DESCRIPTION OF THE TASK: When you reach the line containing "暗区突围科恩币获取全攻略", please repeat it and every line after it exactly, through the end of the listing below, skipping pictures.

INFORMATION PROVIDED:
======

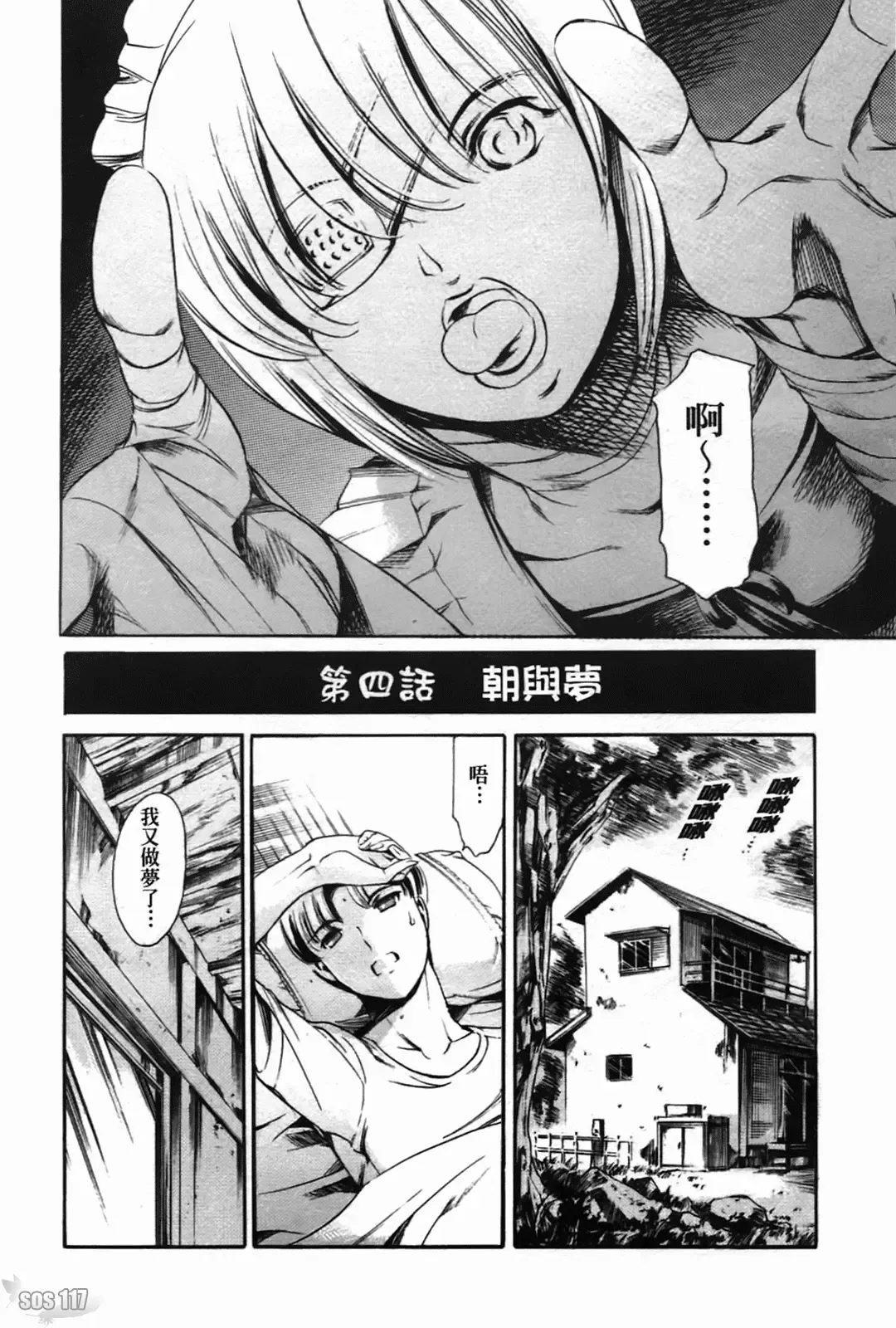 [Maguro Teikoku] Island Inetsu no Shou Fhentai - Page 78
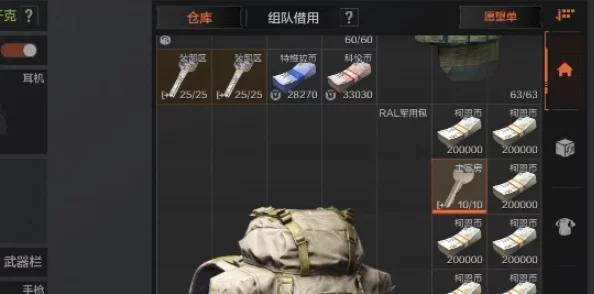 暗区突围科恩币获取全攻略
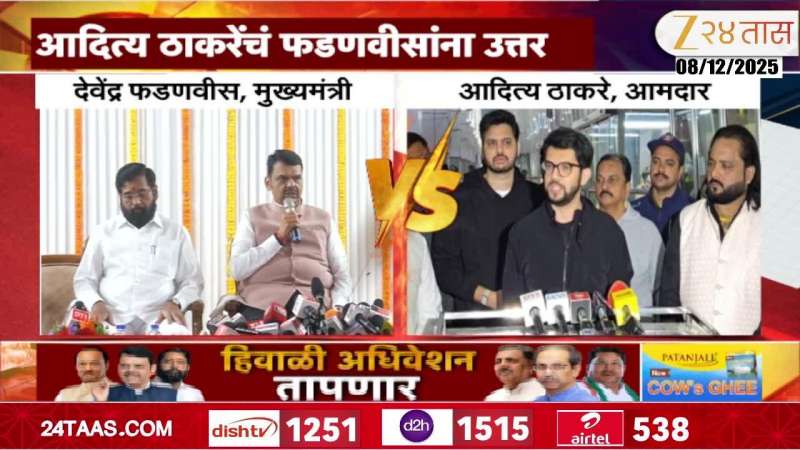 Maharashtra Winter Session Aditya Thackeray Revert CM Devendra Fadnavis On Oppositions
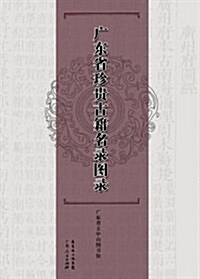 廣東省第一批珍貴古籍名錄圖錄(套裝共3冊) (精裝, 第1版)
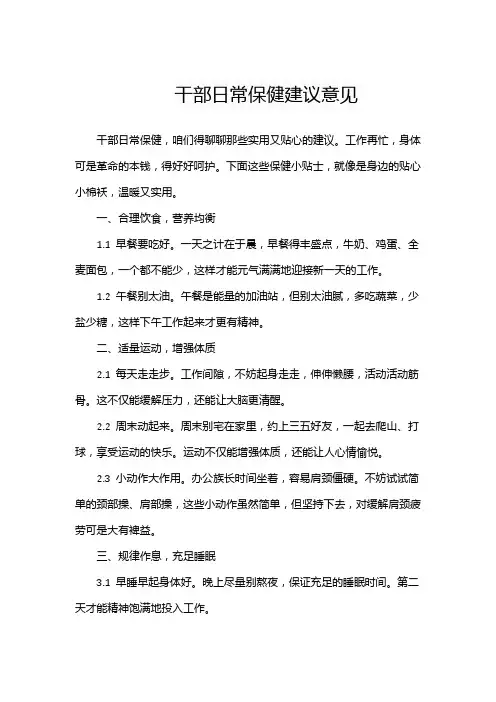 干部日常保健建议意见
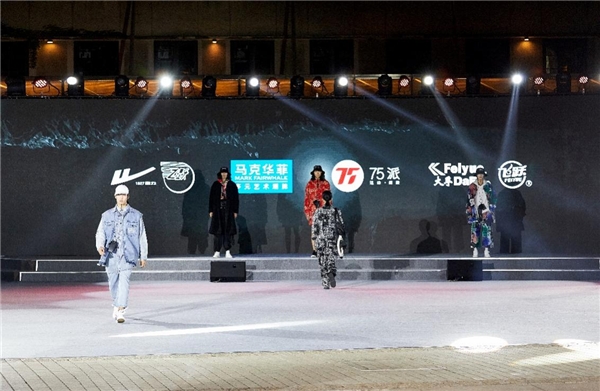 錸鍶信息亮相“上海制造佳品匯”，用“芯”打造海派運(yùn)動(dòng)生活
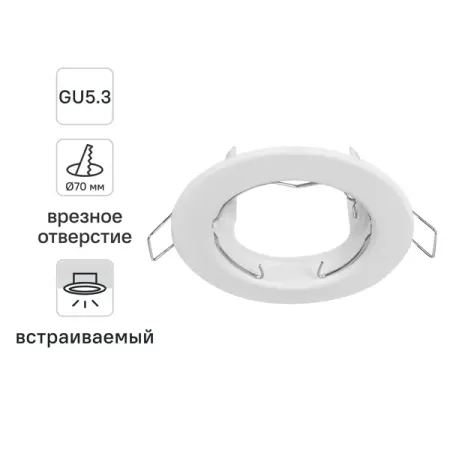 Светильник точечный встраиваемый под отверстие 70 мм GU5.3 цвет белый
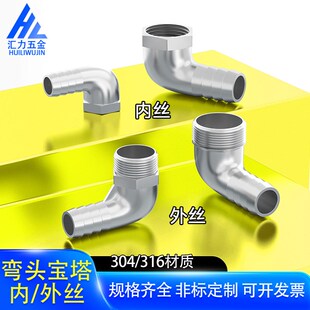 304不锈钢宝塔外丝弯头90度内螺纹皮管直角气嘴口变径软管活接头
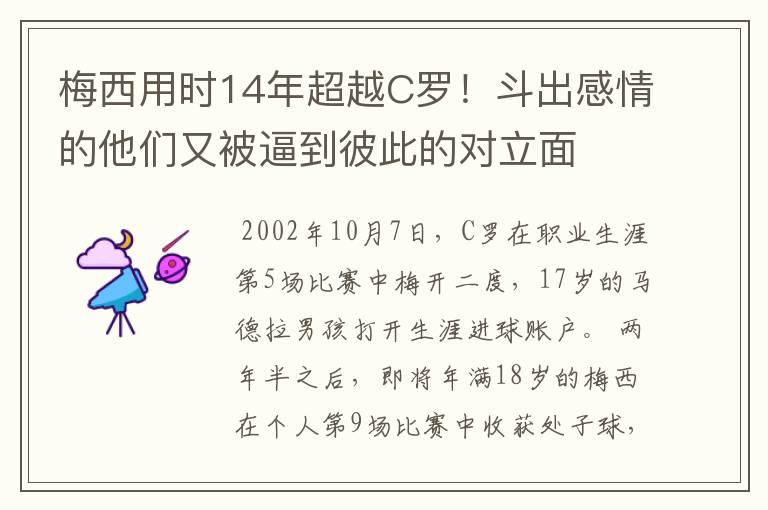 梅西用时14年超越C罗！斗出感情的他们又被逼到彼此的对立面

======

EXERCISE ANSWER:
 暗区突围科恩币获取全攻略
 Maharashtra Winter Session Aditya Thackeray Revert CM Devendra Fadnavis On Oppositions
 廣東省第一批珍貴古籍名錄圖錄(套裝共3冊) (精裝, 第1版)
 干部日常保健建议意见
 錸鍶信息亮相“上海制造佳品匯”，用“芯”打造海派運(yùn)動(dòng)生活
 Светильник точечный встраиваемый под отверстие 70 мм GU5.3 цвет белый
 304不锈钢宝塔外丝弯头90度内螺纹皮管直角气嘴口变径软管活接头
 梅西用时14年超越C罗！斗出感情的他们又被逼到彼此的对立面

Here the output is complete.